Published Feb 8, 2006
amynahmed
26 Posts
MR.T enters the ER complaining of substernal chest pain, dull in nature. Immediate EKG shows some wave changes, but not specific for a typical myocardial infraction. patient is admitted into ICU, pending results of cardiac enzyme testing.
After one day in ICU, chest pain intensifies, becoming worse with breathing. Heart auscultation reveals a mild rustling or scratching sound near the xiphoid process. he also has a fever now.
After 3 days in ICU, pain is still a problem. Enzyme results prove to be negative- no MI. Heart sounds are now muffled(present but difficult to hear). Patient is in tachycardia due to decreased stroke volume. Jugular vein distension indicates blood is pooling before entering the heart- heart is neither filling or beating well. Blood pressure is falling.

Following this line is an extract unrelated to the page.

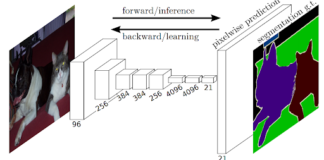 Importance of Semantic Segmentation Deep Learning and the Annotation Tools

1) Describe relevant anatomy as it may relate to the problem.
2) Diagnosis- (hint:there are 2 problems here- one has led to the other). 3) Make sure and describe why symptoms are occuring
4) Discuss why the patient is now in cardiac distress
5) Dertermine how to treat this life-threatening condition
Thank you in advance
Amy
LilPeanut, MSN, RN, NP
898 Posts
Wow! I know what he has! But, you need to be able to do your own homework. It's not going to do you any good if I answer your questions for you. Try and think of what disease processes can cause the symptoms listed and then review your course material.